Currently I still work in an operational role in business technology, but just because operations is an area of focus it does not mean that I am opposed to enhanced features or continuous release deployments. If there is an issue that needs to be addressed, I want to avail of the smoothest process to get a fix tested, implemented with the least amount of time. Similar to a what a Scrum master should be aspiring to, an operations support engineer’s long term focus should be to trying to work herself/himself out of a job. I also believe that the application domain business knowledge that system admins and operations staff pickup over time is vital to the success of the applications and it can often help development folks understand just how in reality, the business is using their application. That bridge is what I still believe DevOps is trying to promote as a way forward, a shared responsibility model between Operations and Dev teams, rather than a tug of war.

Operation support teams need improved application metrics, all applications need a baseline and a simple method for perusing your logs. Dev teams can help with the right logging statements and to expose critical metrics because you simply can’t improve something that you can’t measure. (This is something that was reiterated in a great talk by Yevgeniy Brikman)

Talk by Yevgeniy Brikman

But we still need more published case studies of examples of DevOps working in larger organisations. We also need a coherent and consistent message promoting the idea that the four pillars of Culture, Sharing, Automation, Measurement are of equal importance.

DevOps is more than a combination of Agile and software engineering best practices, it is more encompassing and now the technology and tools are there to back it up, a “Culture of openess around engineering” is what is needed. Maybe then the idea will penetrate wider and become adopted more, with the adoption driven down from senior management in larger enterprises and up from the grass roots?

The tools are definitely there now, they are more mature including apps such as Ansible, Docker, Jenkins, Github. These tools allow for the quick spin up and management of applications such as a centralised log solution like the Elastic stack and monitoring tools such as Prometheus in easy to manage containers. From a operations support perspective, being able to visualise metrics in aesthetically pleasing Grafana dashboards and logging errors in Kibana, is so much better that what it was once like. ** Note, there are some real pain points with the self management of these tools but they are both technically rewarding and challenging, when it all comes together. **

For example, I work on an application which is serviced by a wide variety of distributed components. With all these moving parts, while allowing for the fact that different applications log in a different ways and in different formats, we wanted a platform to fulfil this purpose without requiring the user to be a system expert. Our solution had a goal to standardise the logging infrastructure and provide an inclusive monitoring approach. After many iterations of experimentation, we came up with a Dockerised solution, where the Elastic stack (Elasticsearch, Logstash and Kibana + Filebeat) is fully deployed through automated Ansible/Jenkins jobs, including a Kafka buffer, automatic logs shipping from all our components to Kafka and performant logstash consumers working to ingest millions of logs entries per hour.

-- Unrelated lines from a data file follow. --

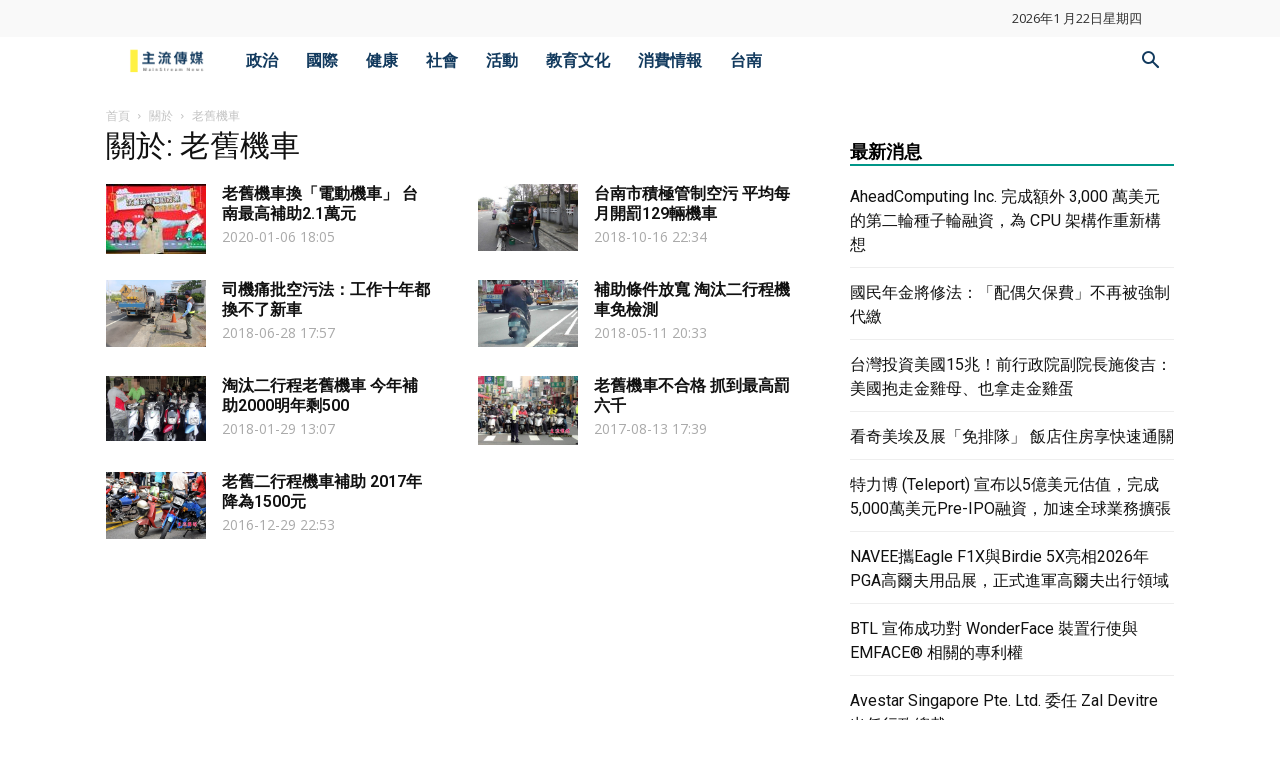

--- FILE ---
content_type: text/html; charset=utf-8
request_url: https://www.google.com/recaptcha/api2/aframe
body_size: 268
content:
<!DOCTYPE HTML><html><head><meta http-equiv="content-type" content="text/html; charset=UTF-8"></head><body><script nonce="Zet553f3bwPl84OzlURyRQ">/** Anti-fraud and anti-abuse applications only. See google.com/recaptcha */ try{var clients={'sodar':'https://pagead2.googlesyndication.com/pagead/sodar?'};window.addEventListener("message",function(a){try{if(a.source===window.parent){var b=JSON.parse(a.data);var c=clients[b['id']];if(c){var d=document.createElement('img');d.src=c+b['params']+'&rc='+(localStorage.getItem("rc::a")?sessionStorage.getItem("rc::b"):"");window.document.body.appendChild(d);sessionStorage.setItem("rc::e",parseInt(sessionStorage.getItem("rc::e")||0)+1);localStorage.setItem("rc::h",'1769103127710');}}}catch(b){}});window.parent.postMessage("_grecaptcha_ready", "*");}catch(b){}</script></body></html>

So, can we continue to learn from DevOps?

Yes!

A cornerstone of DevOps is not just measurement but knowing what to measure. The benefits of investing in structured application logging are common to both Dev and Operation teams, this helps provide further anomaly detection for deeper problem management and “If you’re not looking at your data, then you don’t understand your business”

I thoroughly enjoy working with dev teams and learning something with each interaction, but I especially like the iterative approach and incremental improvements, as we learn more together!

This blog post was drafted listening to a post-rock playlist, which also happens to be the perfect musical accompaniment, to searching through application log files.